"Um canhão pelo cú" - Coisas da RL
RATM1917
Se percebemos bem - e não é fácil, porque somos um bocado tontos -, a economia financeira é a economia real do senhor feudal sobre o servo, do amo sobre o escravo, da metrópole sobre a colónia, do capitalista manchesteriano sobre o trabalhador explorado. A economia financeira é o inimigo da classe da economia real, com a qual brinca como um porco ocidental com corpo de criança num bordel asiático.
Esse porco filho da puta pode, por exemplo, fazer com que a tua produção de trigo se valorize ou desvalorize dois anos antes de sequer ser semeada. Na verdade, pode comprar-te, sem que tu saibas da operação, uma colheita inexistente e vendê-la a um terceiro, que a venderá a um quarto e este a um quinto, e pode conseguir, de acordo com os seus interesses, que durante esse processo delirante o preço desse trigo quimérico dispare ou se afunde sem que tu ganhes mais caso suba, apesar de te deixar na merda se descer.
Se o preço baixar demasiado, talvez não te compense semear, mas ficarás endividado sem ter o que comer ou beber para o resto da tua vida e podes até ser preso ou condenado à forca por isso, dependendo da região geográfica em que estejas - e não há nenhuma segura. É disso que trata a economia financeira.
Para exemplificar, estamos a falar da colheita de um indivíduo, mas o que o porco filho da puta compra geralmente é um país inteiro e ao preço da chuva, um país com todos os cidadãos dentro, digamos que com gente real que se levanta realmente às seis da manhã e se deita à meia-noite. Um país que, da perspetiva do terrorista financeiro, não é mais do que um jogo de tabuleiro no qual um conjunto de bonecos Playmobil andam de um lado para o outro como se movem os peões no Jogo da Glória.

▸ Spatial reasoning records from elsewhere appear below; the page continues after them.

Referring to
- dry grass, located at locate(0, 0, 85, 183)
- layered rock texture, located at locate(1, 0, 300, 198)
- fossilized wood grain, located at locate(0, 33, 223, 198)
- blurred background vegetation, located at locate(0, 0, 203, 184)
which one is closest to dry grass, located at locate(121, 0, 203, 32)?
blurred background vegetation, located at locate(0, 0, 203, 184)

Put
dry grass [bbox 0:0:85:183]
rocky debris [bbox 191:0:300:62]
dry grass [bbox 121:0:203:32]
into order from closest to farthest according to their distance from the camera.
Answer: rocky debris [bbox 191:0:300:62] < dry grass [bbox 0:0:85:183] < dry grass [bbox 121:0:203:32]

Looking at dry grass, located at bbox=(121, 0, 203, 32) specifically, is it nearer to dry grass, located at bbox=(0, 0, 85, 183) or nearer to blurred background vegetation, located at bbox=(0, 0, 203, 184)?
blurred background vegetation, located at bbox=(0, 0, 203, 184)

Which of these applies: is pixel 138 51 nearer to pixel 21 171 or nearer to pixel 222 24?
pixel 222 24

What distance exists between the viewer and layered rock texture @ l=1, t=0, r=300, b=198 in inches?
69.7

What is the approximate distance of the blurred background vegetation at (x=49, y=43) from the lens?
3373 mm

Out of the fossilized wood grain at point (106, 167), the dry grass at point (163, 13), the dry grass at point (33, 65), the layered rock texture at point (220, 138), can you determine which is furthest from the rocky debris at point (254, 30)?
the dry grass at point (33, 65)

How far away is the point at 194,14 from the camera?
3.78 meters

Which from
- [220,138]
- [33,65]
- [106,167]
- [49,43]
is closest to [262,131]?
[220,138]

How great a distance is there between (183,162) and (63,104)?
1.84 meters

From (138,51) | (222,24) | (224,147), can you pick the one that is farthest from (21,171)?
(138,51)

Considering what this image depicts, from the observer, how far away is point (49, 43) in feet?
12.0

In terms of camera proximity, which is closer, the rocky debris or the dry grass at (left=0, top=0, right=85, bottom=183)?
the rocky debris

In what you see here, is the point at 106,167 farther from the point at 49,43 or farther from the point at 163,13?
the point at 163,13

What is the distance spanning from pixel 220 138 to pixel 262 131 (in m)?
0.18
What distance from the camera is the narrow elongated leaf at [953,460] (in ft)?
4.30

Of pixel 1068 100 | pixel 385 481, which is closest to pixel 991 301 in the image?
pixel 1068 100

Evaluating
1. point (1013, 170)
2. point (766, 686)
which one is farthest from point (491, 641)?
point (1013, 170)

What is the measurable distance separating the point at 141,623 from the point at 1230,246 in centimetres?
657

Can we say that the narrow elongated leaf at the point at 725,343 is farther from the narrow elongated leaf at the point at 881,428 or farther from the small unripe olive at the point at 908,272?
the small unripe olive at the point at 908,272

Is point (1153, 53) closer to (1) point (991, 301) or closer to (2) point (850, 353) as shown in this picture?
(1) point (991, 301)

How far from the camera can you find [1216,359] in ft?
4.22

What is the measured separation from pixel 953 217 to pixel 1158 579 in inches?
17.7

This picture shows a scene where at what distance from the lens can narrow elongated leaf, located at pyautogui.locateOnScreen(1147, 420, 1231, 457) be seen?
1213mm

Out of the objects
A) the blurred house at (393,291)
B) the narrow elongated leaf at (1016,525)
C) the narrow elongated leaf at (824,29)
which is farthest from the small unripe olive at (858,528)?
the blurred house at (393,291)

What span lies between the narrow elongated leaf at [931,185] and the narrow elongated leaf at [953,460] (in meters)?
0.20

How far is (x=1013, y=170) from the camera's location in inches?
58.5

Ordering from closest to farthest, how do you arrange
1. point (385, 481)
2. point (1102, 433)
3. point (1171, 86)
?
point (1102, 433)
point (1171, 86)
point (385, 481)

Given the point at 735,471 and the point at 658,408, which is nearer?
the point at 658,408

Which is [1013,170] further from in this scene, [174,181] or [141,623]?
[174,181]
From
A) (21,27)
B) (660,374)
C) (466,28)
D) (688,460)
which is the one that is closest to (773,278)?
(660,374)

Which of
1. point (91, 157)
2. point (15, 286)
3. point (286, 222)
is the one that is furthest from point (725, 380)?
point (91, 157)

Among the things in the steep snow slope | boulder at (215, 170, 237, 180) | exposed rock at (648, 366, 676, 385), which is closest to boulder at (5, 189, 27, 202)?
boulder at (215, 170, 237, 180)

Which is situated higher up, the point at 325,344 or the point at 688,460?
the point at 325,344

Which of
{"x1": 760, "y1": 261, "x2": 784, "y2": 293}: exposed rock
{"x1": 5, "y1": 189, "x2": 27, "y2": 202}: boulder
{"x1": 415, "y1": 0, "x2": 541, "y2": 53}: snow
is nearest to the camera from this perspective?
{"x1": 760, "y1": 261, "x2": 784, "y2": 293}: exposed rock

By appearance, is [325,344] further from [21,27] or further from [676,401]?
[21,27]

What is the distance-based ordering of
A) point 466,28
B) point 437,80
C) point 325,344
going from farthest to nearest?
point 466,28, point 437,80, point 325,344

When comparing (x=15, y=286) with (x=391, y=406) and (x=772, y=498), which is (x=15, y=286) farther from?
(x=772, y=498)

A primeira operação do terrorista financeiro sobre a sua vítima é a do terrorista convencional: o tiro na nuca. Ou seja, retira-lhe todo o caráter de pessoa, coisifica-a. Uma vez convertida em coisa, pouco importa se tem filhos ou pais, se acordou com febre, se está a divorciar-se ou se não dormiu porque está a preparar-se para uma competição. Nada disso conta para a economia financeira ou para o terrorista económico que acaba de pôr o dedo sobre o mapa, sobre um país - este, por acaso -, e diz "compro" ou "vendo" com a impunidade com que se joga Monopólio e se compra ou vende propriedades imobiliárias a fingir.
Quando o terrorista financeiro compra ou vende, converte em irreal o trabalho genuíno dos milhares ou milhões de pessoas que antes de irem trabalhar deixaram na creche pública - onde estas ainda existem - os filhos, também eles produto de consumo desse exército de cabrões protegidos pelos governos de meio mundo mas sobreprotegidos, desde logo, por essa coisa a que chamamos Europa ou União Europeia ou, mais simplesmente, Alemanha, para cujos cofres estão a ser desviados neste preciso momento, enquanto lê estas linhas, milhares de milhões de euros que estavam nos nossos cofres.
E não são desviados num movimento racional, justo ou legítimo, são-no num movimento especulativo promovido por Merkel com a cumplicidade de todos os governos da chamada zona euro.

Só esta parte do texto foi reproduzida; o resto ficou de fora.